Sans jouir d’une position assurée, je vivais du moins depuis quelques mois, délivré des contacts odieux, horribles, dont j’avais été souillé, grâce à la protection de mon ami, le cocher de fiacre ; j’étais commissionnaire médaillé à la porte d’un hôtel garni de la rue de Provence ; chose incompréhensible et bien douloureuse pour moi, je n’avais reçu aucune réponse de Claude Gérard, à qui j’avais fréquemment écrit ; la veuve de M. de Saint-Étienne avait aussi gardé le silence ; j’attendais avec impatience le retour de la belle saison, espérant trouver de l’occupation comme charpentier. Mon métier de commissionnaire me plaisait médiocrement ; il avait un côté de domesticité dont je me sentais souvent blessé… Pourtant, bien des années de ma vie devaient se passer dans la domesticité… Cette contradiction s’expliquera bientôt.

La seule compensation (et, je l’avoue, elle était assez grande) de cette servilité consistait, pour moi, dans un certain plaisir d’observation, faculté très-développée en moi depuis que j’avais impérieusement senti le besoin de m’isoler dans mes pensées, dans mes réflexions, dans mes souvenirs, afin d’échapper aux hideuses réalités dont j’étais souvent entouré.

De la réflexion à l’observation, la pente est rapide, et lorsque à ce besoin d’observation se joint surtout un vif sentiment de curiosité,… non pas de curiosité puérile basse, mais je dirais presque de — curiosité philosophique, — si ce mot n’était pas ridicule sous ma plume, on comprendra que je trouvai, dans ma condition de commissionnaire, un vaste champ ouvert à mes études.

Cette fois encore, j’avais pu expérimenter la vérité de cette assertion de Claude Gérard, que : « — dans toutes les conditions de la vie, l’instruction était moralement et matériellement avantageuse ; » les commissionnaires, sachant lire et écrire, étant fort rares, j’eus naturellement la préférence sur mes confrères dans plusieurs circonstances, préférence enviée qu’il me fallut d’abord soutenir à la force du poignet contre mes rivaux illettrés ; heureusement j’étais agile et robuste ; je n’eus pas de désavantage dans ces luttes ! Ma position ainsi énergiquement défendue, fut établie respectée ; plusieurs fois même je pus dans la suite rendre quelques légers services d’écriture ou de lecture à mes anciens ennemis du coin de la rue. Quant à l’humilité de ma condition, j’avais long-temps appris à l’école pratique de Claude Gérard qu’il n’était pas de position dans laquelle un homme ne pût faire acte de dignité.

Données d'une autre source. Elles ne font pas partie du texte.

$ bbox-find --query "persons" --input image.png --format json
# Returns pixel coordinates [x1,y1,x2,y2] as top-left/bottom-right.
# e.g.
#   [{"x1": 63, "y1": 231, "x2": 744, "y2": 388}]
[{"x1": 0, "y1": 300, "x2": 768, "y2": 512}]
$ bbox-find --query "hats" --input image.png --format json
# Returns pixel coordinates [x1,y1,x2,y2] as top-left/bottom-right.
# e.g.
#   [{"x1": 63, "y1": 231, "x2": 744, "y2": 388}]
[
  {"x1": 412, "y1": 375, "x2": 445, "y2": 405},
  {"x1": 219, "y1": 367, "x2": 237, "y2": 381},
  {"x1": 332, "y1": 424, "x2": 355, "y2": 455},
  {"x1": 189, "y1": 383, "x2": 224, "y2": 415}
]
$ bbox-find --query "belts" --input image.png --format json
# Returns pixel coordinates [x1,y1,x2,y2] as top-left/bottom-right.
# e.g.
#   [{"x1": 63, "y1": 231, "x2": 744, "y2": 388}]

Je vivais donc au jour le jour, trouvant un certain plaisir, tantôt à tâcher de deviner la nature des missives dont on me chargeait, soit par l’empressement que l’on me recommandait de mettre dans ma course, soit par la façon dont la lettre était reçue ou dont la réponse était donnée : tantôt à pénétrer le caractère, les goûts, les passions même de ceux qui m’employaient plus fréquemment : mes observations m’étaient d’autant plus faciles, que mon humble condition de commissionnaire n’inspirait aucune défiance : aussi, bien souvent, des mots qu’on ne croyait pas à ma portée ou des faits sans valeur pour tout autre que pour un observateur attentif, intelligent, m’éclairaient et me mettaient sur la voie de bien des découvertes.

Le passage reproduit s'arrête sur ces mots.